**PAGE TEXT:**
--- Begin ---

16.11.2012, 14:45, "Olaf van der Spek" <ml@vdspek.org>:
On Fri, Nov 16, 2012 at 11:31 AM, Yanchenko Maxim <maximyanchenko@yandex.ru> wrote:
Not only subscripted access. Taking a subrange also requires knowing size. Copying from/to (read memcpy) - same. Filling (read memset) - same. Comparing (read memcmp) - same.
Those are C-style constructs. The C++-style equivalents are iterator-based.
Those are high-performance constructs. We can only pray that a compiler will be smart enough to convert our iterator-based code to memcpy/memcmp/memset, and from my experience compilers are not nearly as smart if it's slightly beyond trivial cases. (char_range is an optimization technique so we aim for maximum speed. If you don't maximize speed you'd be happy with simple and safe std::string copies.)
Suppose you have two pointers, 0xa0 (begin) and 0xb0 (end). The size in bytes is 0x10. Suppose you have one pointer (0xa0) and one size (0x10). Does this point to the same memory? "this" means 0xa0+0x10? By construction - yes, they do. We trust the caller that he gave us correct size (or correct pair of begin/end pointers from which we compute size in our ctor). std::string makes same assumptions.
Yes if sizeof(value_type) == 1, no otherwise. You can't tell to what memory range it points without knowing sizeof(value_type)
Ah. The first pointer (0xa0) is typed, so we surely know value_type. That's why your 0xa0 - 0xb0 works. They are not void*, they are value_type*.
Shouldn't they be implicit? Not from std::string. Same argument as for not having implicit conversion to char*. What argument would that be? You are giving away a reference to string internals that are subject to change/die anytime.
Isn't that by definition for a reference? It applies to const string& too. I don't think that's a good reason.
It's not a reference to std::string, it's a reference to *internals* of std::string. Those internals are managed by std::string exclusively. I.e. if you have a reference to std::string and you expand the string, the reference will continue to work with no problem, while a reference to internals will be invalidated (the simplest example of a reference to internals are invalidating iterators). But when you give away iterators, you do it explicitly via begin/end. Same way, if you give away a reference to std::string internals, you do it explicitly via data/c_str. This make potentially dangerous code visible. Same should be done with char_range construction from std::string::data - it should be explicit. Btw, const references are not that harmless, consider this innocent-looking code: struct S { const std::string& ref_; S(const std::string& ref): ref_(ref) {} }; S s1("foo"); S s2(std::string("bar"));
Making it explicit and visible in the caller code ensures that the programmer will take special measures to make sure that the string doesn't change/die while there's a char_range looking into it.

--- End ---

**WORK INSTRUCTIONS:** For each statement about the char_range thread, answer yes or no and quote the exact words from the thread that settle it. (a) The thread holds that compilers can be counted on to turn iterator-based code into memcpy/memcmp/memset. (b) Expanding a std::string invalidates a reference to the std::string itself. (c) Building a char_range from std::string::data should be explicit. The records have nothing to do with this.

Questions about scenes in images
--- Begin ---

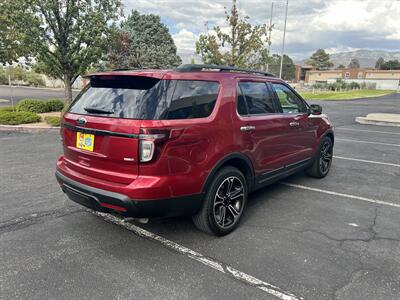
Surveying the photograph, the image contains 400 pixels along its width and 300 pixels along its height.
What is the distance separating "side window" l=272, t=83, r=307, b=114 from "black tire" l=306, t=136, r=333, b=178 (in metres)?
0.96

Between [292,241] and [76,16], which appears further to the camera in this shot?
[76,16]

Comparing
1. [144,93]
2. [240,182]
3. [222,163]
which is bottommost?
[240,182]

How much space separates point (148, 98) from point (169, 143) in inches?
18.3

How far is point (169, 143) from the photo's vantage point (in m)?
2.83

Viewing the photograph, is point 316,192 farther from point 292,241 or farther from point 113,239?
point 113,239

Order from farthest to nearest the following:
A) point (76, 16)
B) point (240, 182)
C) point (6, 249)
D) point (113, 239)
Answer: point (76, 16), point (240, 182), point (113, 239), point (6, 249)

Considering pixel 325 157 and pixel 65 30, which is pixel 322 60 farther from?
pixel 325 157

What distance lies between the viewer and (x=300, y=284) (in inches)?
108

--- End ---
--- Begin ---

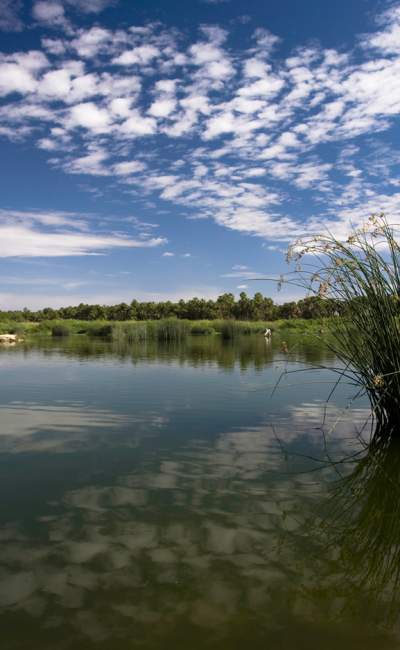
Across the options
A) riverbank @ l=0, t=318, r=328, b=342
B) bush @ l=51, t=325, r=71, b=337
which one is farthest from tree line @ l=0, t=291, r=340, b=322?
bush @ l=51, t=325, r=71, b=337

--- End ---

**WRITTEN ANSWER:**
(a) No: "from my experience compilers are not nearly as smart if it's slightly beyond trivial cases"
(b) No: "if you have a reference to std::string and you expand the string, the reference will continue to work with no problem"
(c) Yes: "Same should be done with char_range construction from std::string::data - it should be explicit."